Start of GIVEN DATA

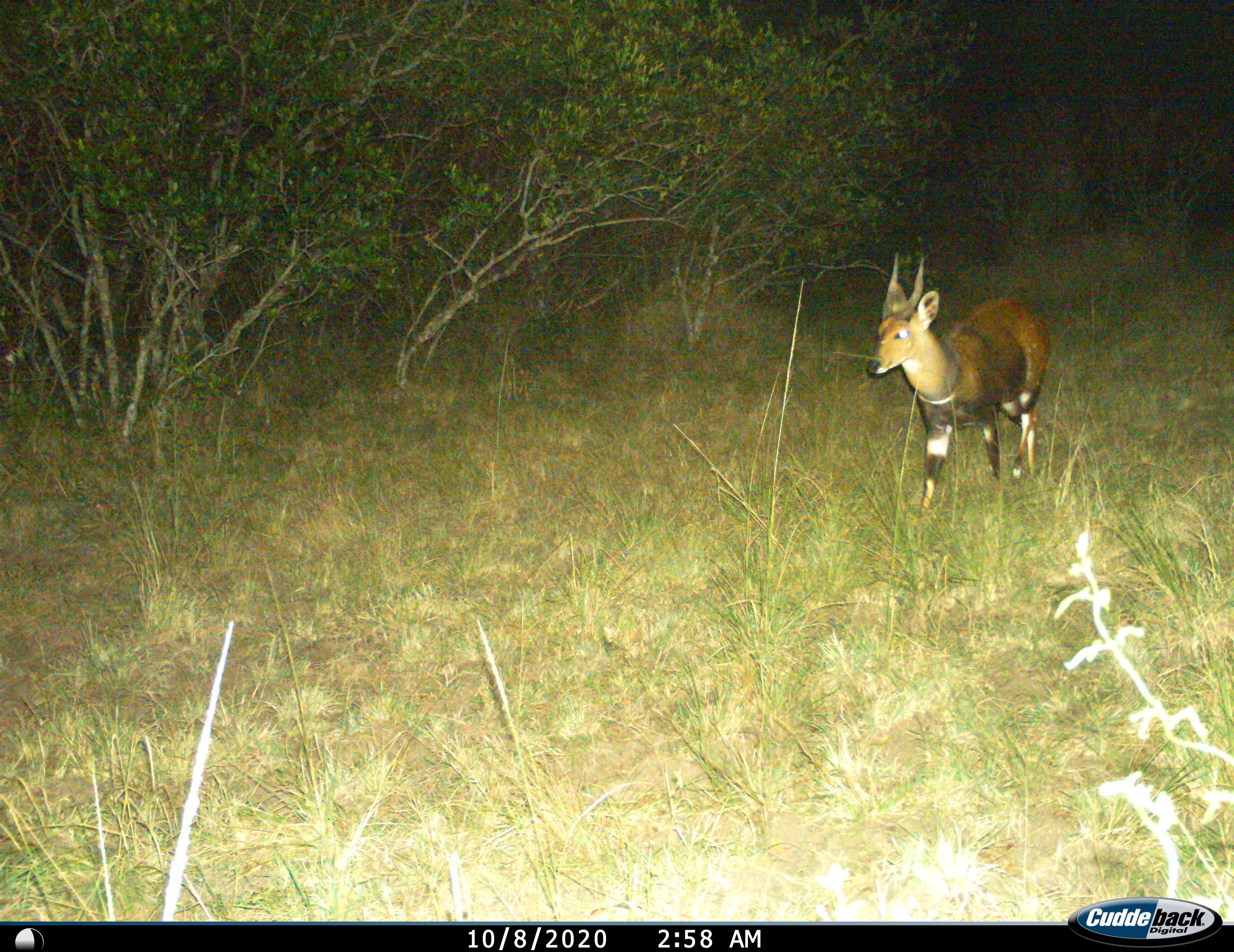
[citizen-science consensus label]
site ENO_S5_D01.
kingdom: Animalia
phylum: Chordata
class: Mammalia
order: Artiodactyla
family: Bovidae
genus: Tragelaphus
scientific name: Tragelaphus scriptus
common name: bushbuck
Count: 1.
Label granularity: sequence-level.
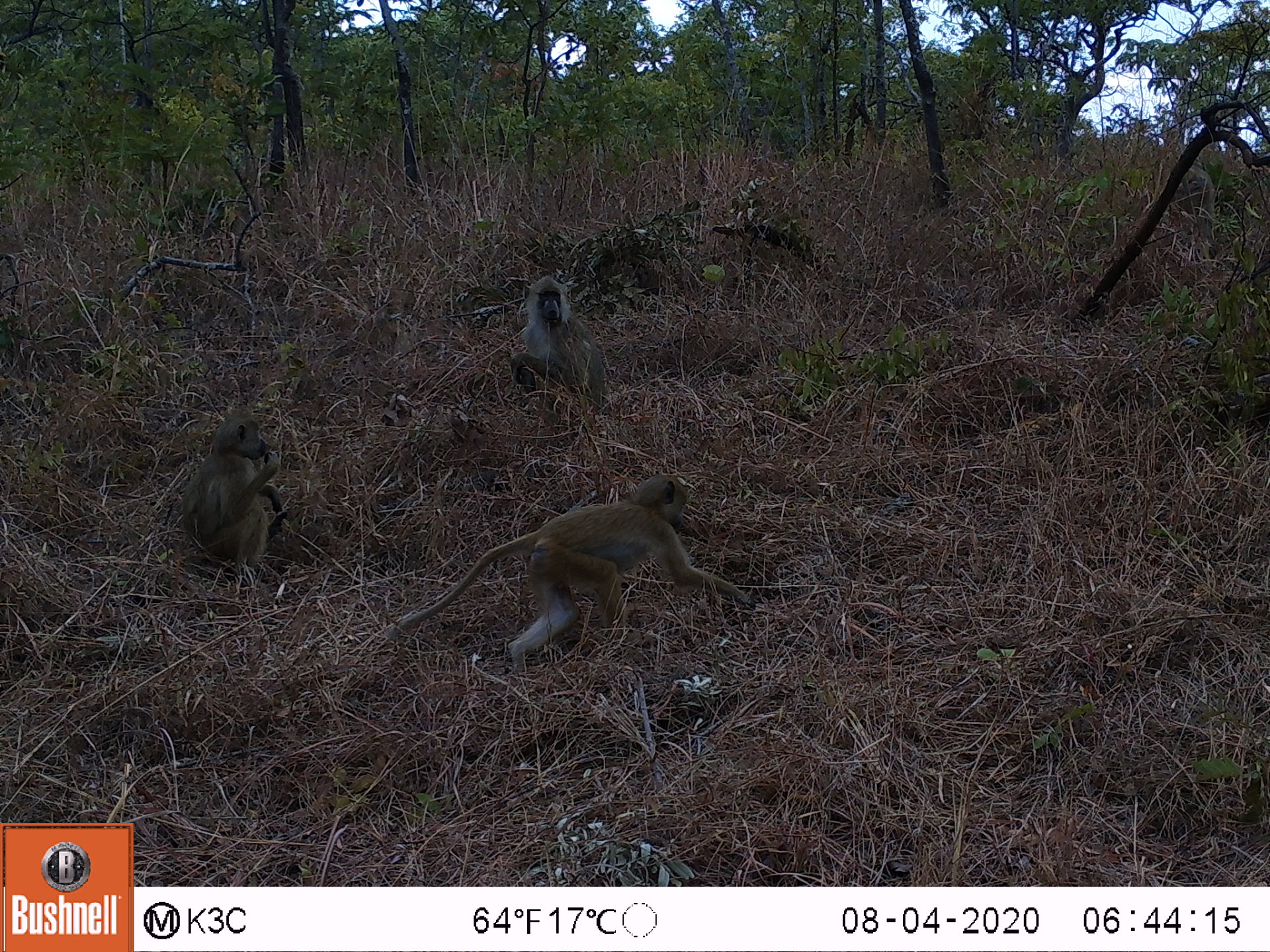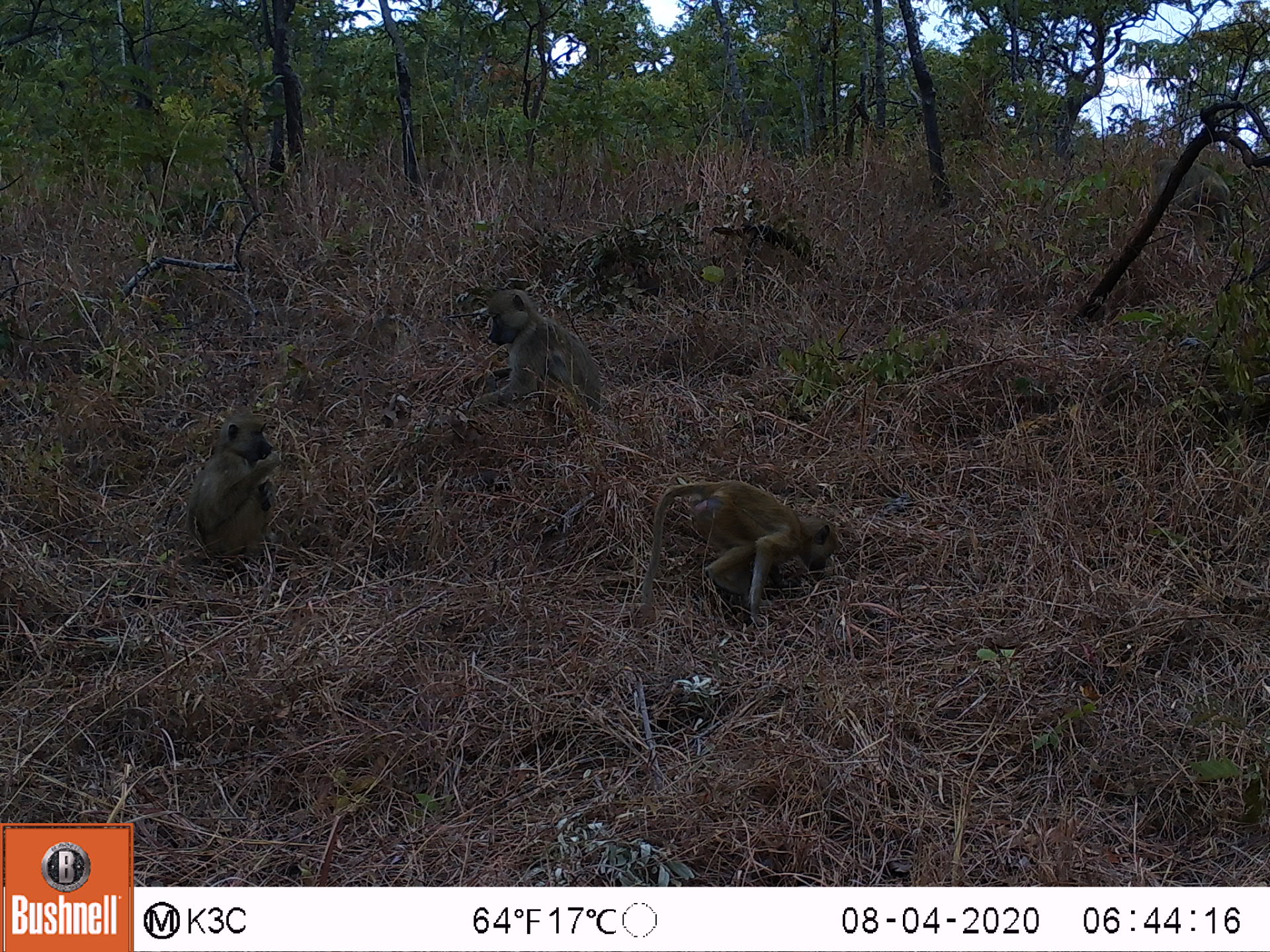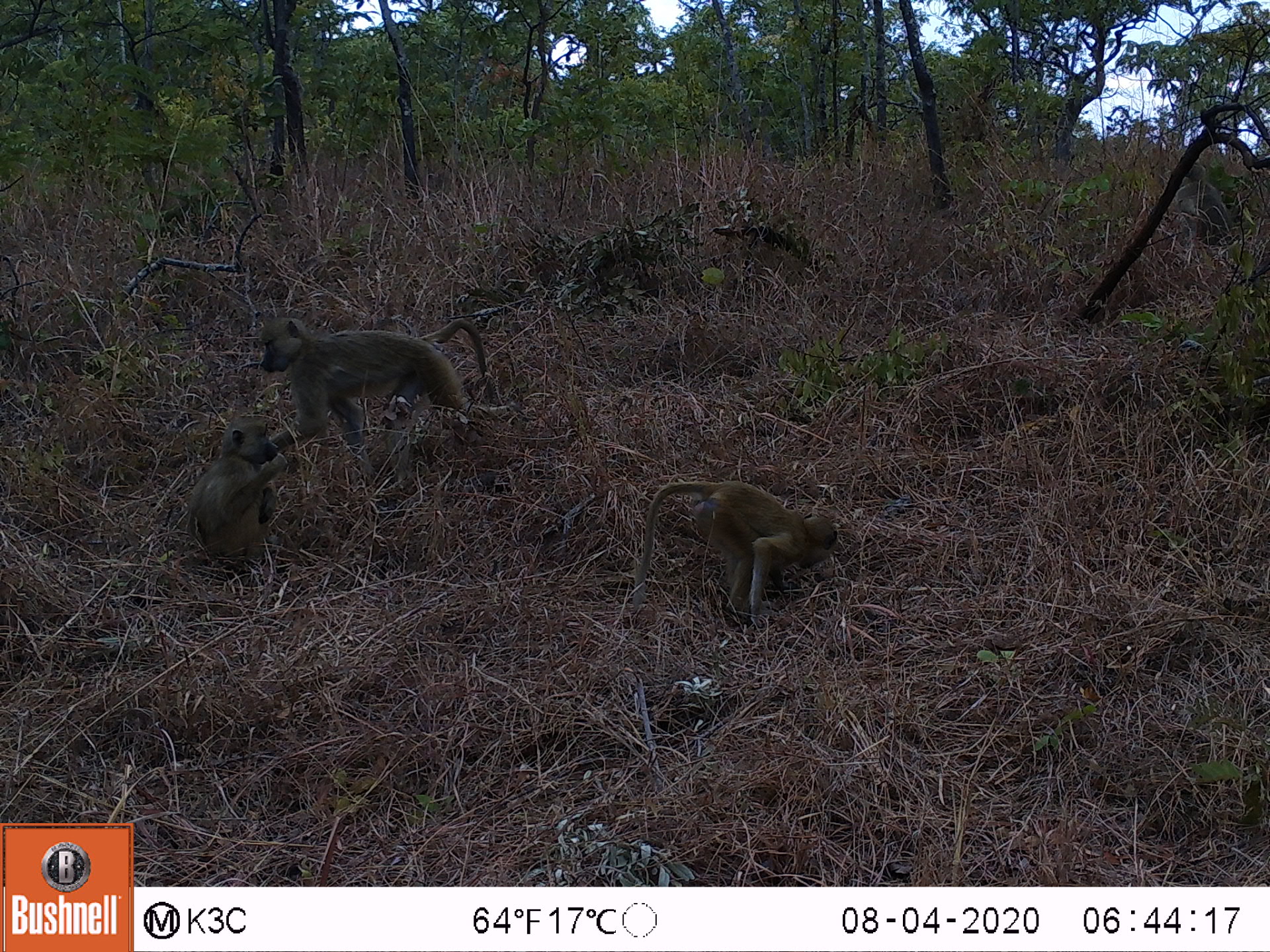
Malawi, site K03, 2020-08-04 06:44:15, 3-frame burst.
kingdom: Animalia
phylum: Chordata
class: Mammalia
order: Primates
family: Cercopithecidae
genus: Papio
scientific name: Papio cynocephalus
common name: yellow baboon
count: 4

End of GIVEN DATA
Start of GIVEN DATA

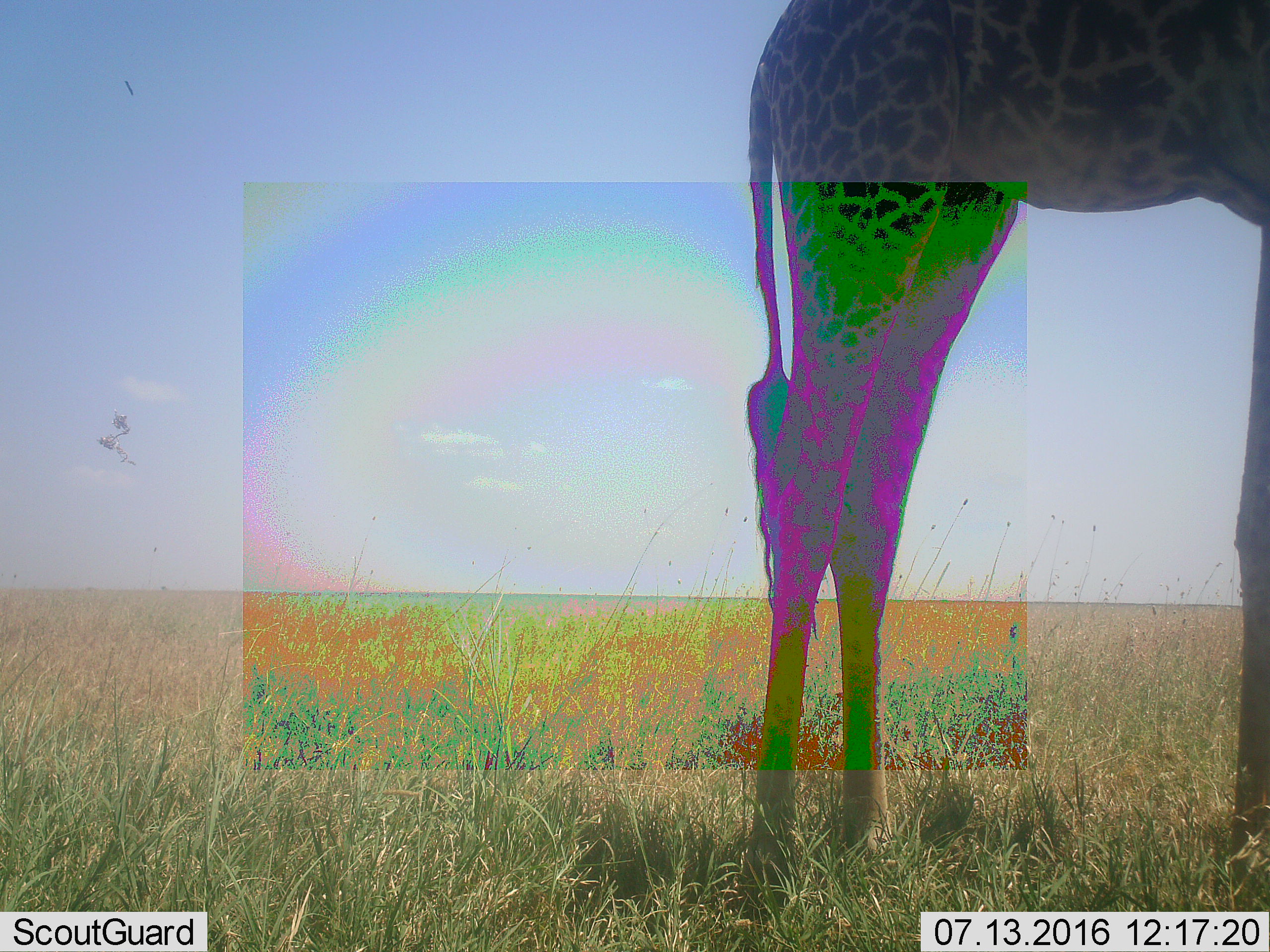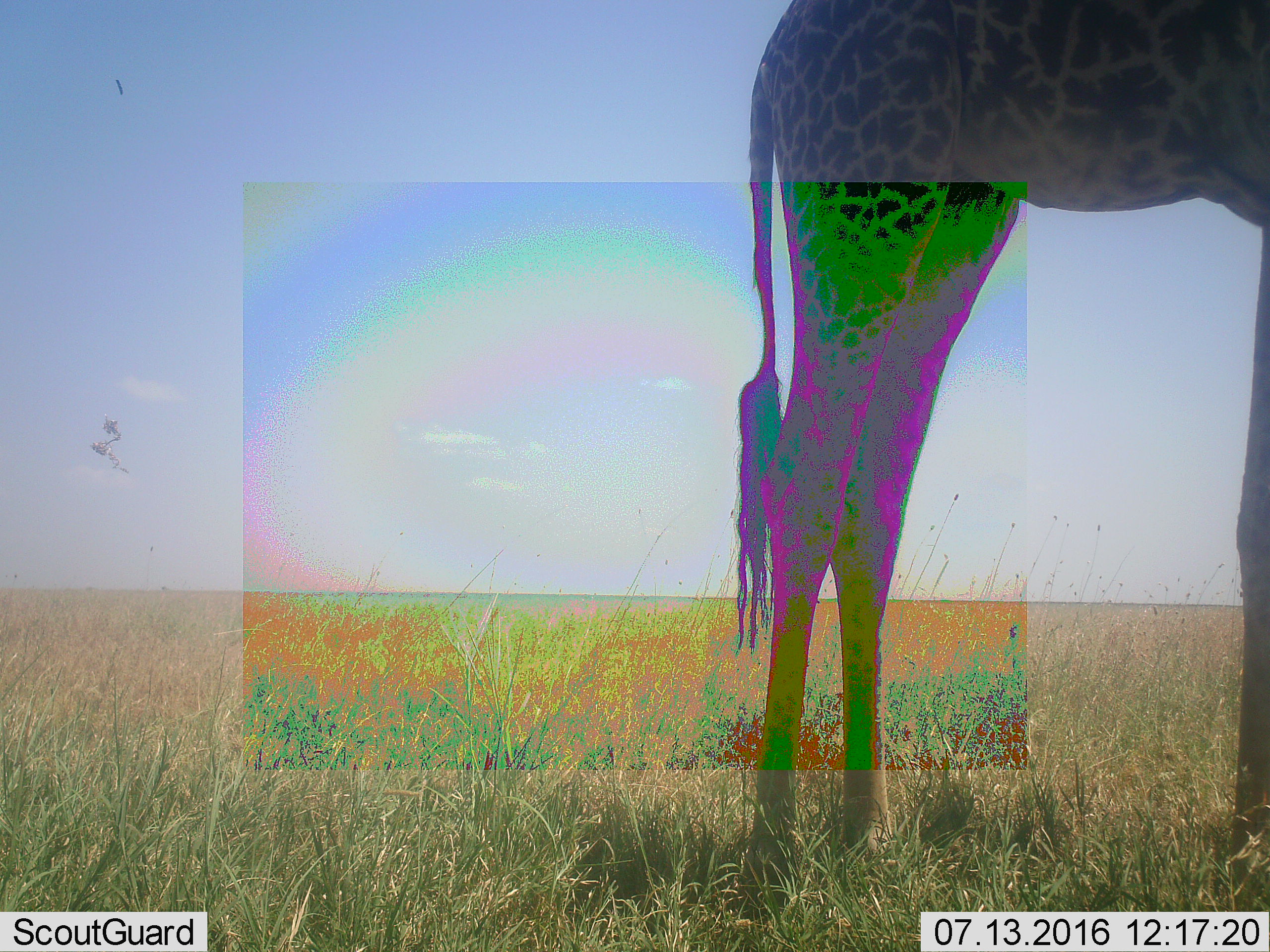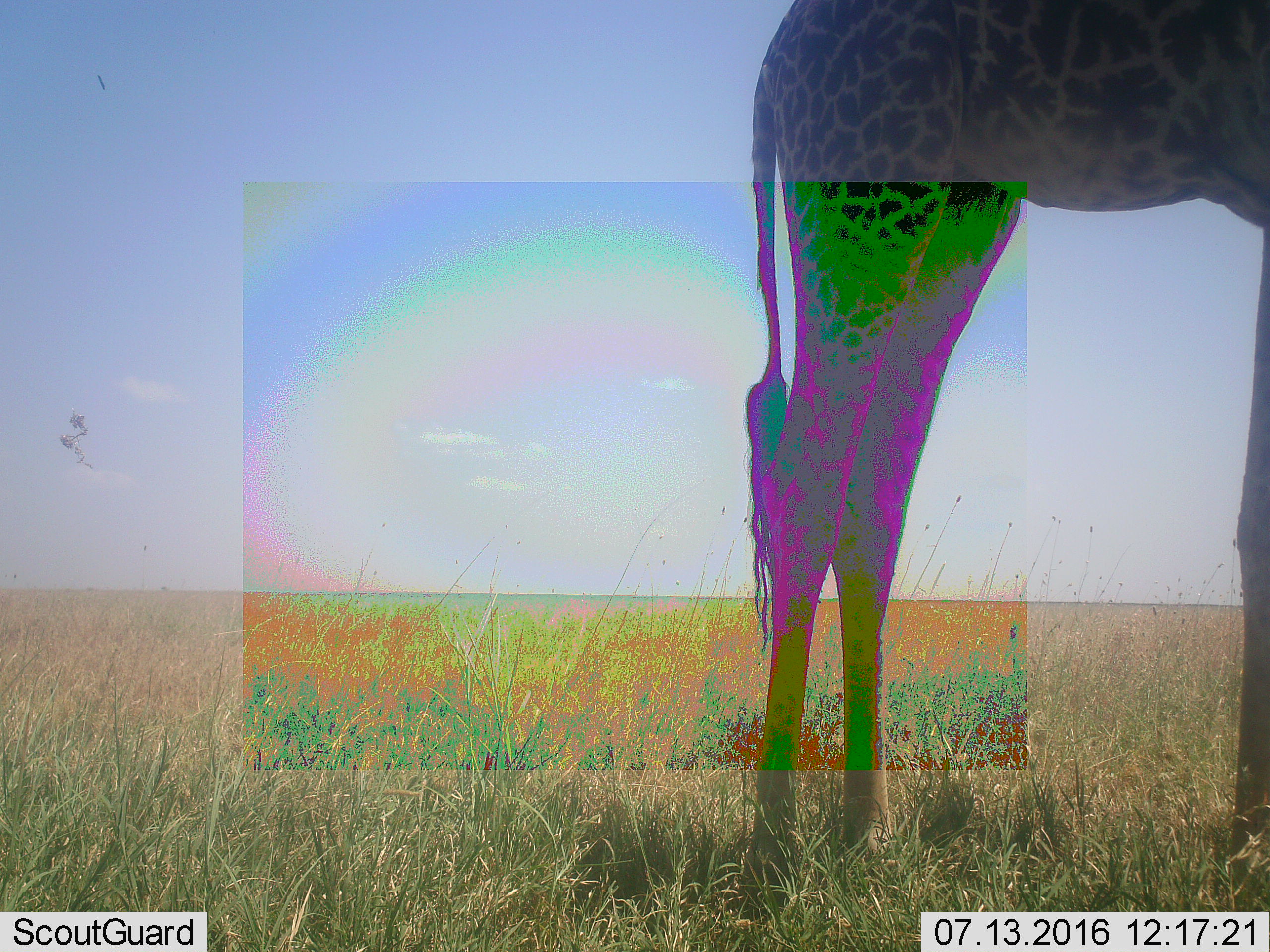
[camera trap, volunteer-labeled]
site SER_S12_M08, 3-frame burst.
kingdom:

End of GIVEN DATA

The lines above from the line with "[citizen-science consensus label]" through the line with "common name: yellow baboon" are to be given again word for word, with no pictures among them.

[citizen-science consensus label]
site ENO_S5_D01.
kingdom: Animalia
phylum: Chordata
class: Mammalia
order: Artiodactyla
family: Bovidae
genus: Tragelaphus
scientific name: Tragelaphus scriptus
common name: bushbuck
Count: 1.
Label granularity: sequence-level.
Malawi, site K03, 2020-08-04 06:44:15, 3-frame burst.
kingdom: Animalia
phylum: Chordata
class: Mammalia
order: Primates
family: Cercopithecidae
genus: Papio
scientific name: Papio cynocephalus
common name: yellow baboon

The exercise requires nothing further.